#### What this task involves:
Below are entries to be transcribed exactly; exclude the pictures from the copy.

#### Material shown:
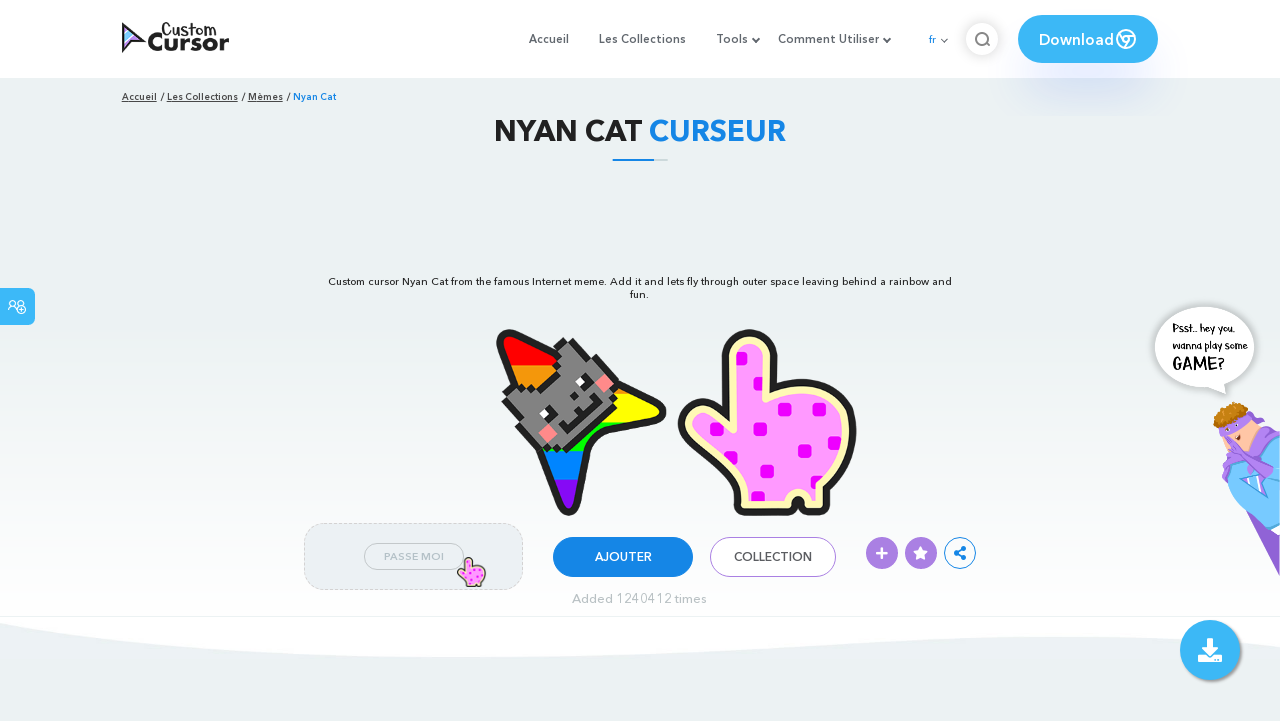

--- FILE ---
content_type: text/html; charset=utf-8
request_url: https://www.google.com/recaptcha/api2/aframe
body_size: 267
content:
<!DOCTYPE HTML><html><head><meta http-equiv="content-type" content="text/html; charset=UTF-8"></head><body><script nonce="w3c6E9vkRGSC3BMmnm-bsA">/** Anti-fraud and anti-abuse applications only. See google.com/recaptcha */ try{var clients={'sodar':'https://pagead2.googlesyndication.com/pagead/sodar?'};window.addEventListener("message",function(a){try{if(a.source===window.parent){var b=JSON.parse(a.data);var c=clients[b['id']];if(c){var d=document.createElement('img');d.src=c+b['params']+'&rc='+(localStorage.getItem("rc::a")?sessionStorage.getItem("rc::b"):"");window.document.body.appendChild(d);sessionStorage.setItem("rc::e",parseInt(sessionStorage.getItem("rc::e")||0)+1);localStorage.setItem("rc::h",'1769295228281');}}}catch(b){}});window.parent.postMessage("_grecaptcha_ready", "*");}catch(b){}</script></body></html>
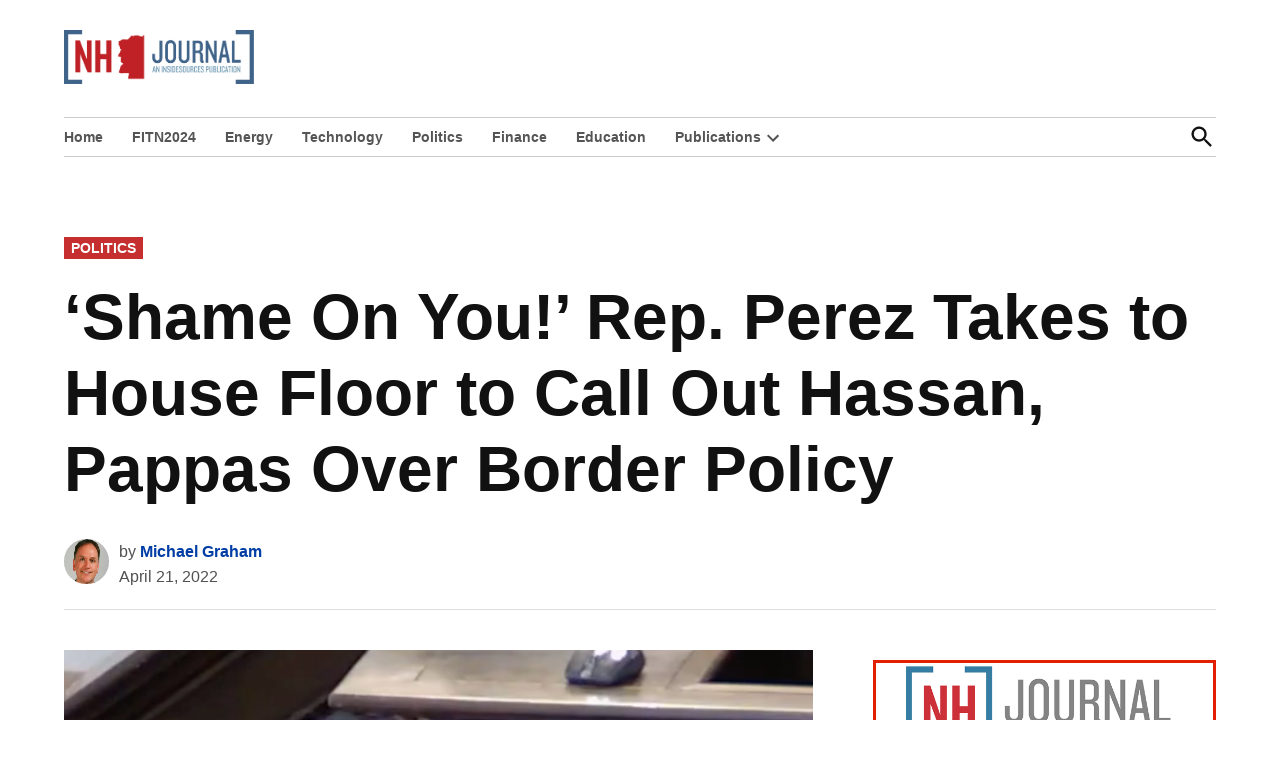

--- FILE ---
content_type: text/html; charset=utf-8
request_url: https://www.google.com/recaptcha/api2/aframe
body_size: 267
content:
<!DOCTYPE HTML><html><head><meta http-equiv="content-type" content="text/html; charset=UTF-8"></head><body><script nonce="wXPktQJO9mfl1Nbx5imiPw">/** Anti-fraud and anti-abuse applications only. See google.com/recaptcha */ try{var clients={'sodar':'https://pagead2.googlesyndication.com/pagead/sodar?'};window.addEventListener("message",function(a){try{if(a.source===window.parent){var b=JSON.parse(a.data);var c=clients[b['id']];if(c){var d=document.createElement('img');d.src=c+b['params']+'&rc='+(localStorage.getItem("rc::a")?sessionStorage.getItem("rc::b"):"");window.document.body.appendChild(d);sessionStorage.setItem("rc::e",parseInt(sessionStorage.getItem("rc::e")||0)+1);localStorage.setItem("rc::h",'1769252012765');}}}catch(b){}});window.parent.postMessage("_grecaptcha_ready", "*");}catch(b){}</script></body></html>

#### Answer below:
--- FILE ---
content_type: text/html; charset=utf-8
request_url: https://www.google.com/recaptcha/api2/aframe
body_size: 267
content:
<!DOCTYPE HTML><html><head><meta http-equiv="content-type" content="text/html; charset=UTF-8"></head><body><script nonce="w3c6E9vkRGSC3BMmnm-bsA">/** Anti-fraud and anti-abuse applications only. See google.com/recaptcha */ try{var clients={'sodar':'https://pagead2.googlesyndication.com/pagead/sodar?'};window.addEventListener("message",function(a){try{if(a.source===window.parent){var b=JSON.parse(a.data);var c=clients[b['id']];if(c){var d=document.createElement('img');d.src=c+b['params']+'&rc='+(localStorage.getItem("rc::a")?sessionStorage.getItem("rc::b"):"");window.document.body.appendChild(d);sessionStorage.setItem("rc::e",parseInt(sessionStorage.getItem("rc::e")||0)+1);localStorage.setItem("rc::h",'1769295228281');}}}catch(b){}});window.parent.postMessage("_grecaptcha_ready", "*");}catch(b){}</script></body></html>

--- FILE ---
content_type: text/html; charset=utf-8
request_url: https://www.google.com/recaptcha/api2/aframe
body_size: 267
content:
<!DOCTYPE HTML><html><head><meta http-equiv="content-type" content="text/html; charset=UTF-8"></head><body><script nonce="wXPktQJO9mfl1Nbx5imiPw">/** Anti-fraud and anti-abuse applications only. See google.com/recaptcha */ try{var clients={'sodar':'https://pagead2.googlesyndication.com/pagead/sodar?'};window.addEventListener("message",function(a){try{if(a.source===window.parent){var b=JSON.parse(a.data);var c=clients[b['id']];if(c){var d=document.createElement('img');d.src=c+b['params']+'&rc='+(localStorage.getItem("rc::a")?sessionStorage.getItem("rc::b"):"");window.document.body.appendChild(d);sessionStorage.setItem("rc::e",parseInt(sessionStorage.getItem("rc::e")||0)+1);localStorage.setItem("rc::h",'1769252012765');}}}catch(b){}});window.parent.postMessage("_grecaptcha_ready", "*");}catch(b){}</script></body></html>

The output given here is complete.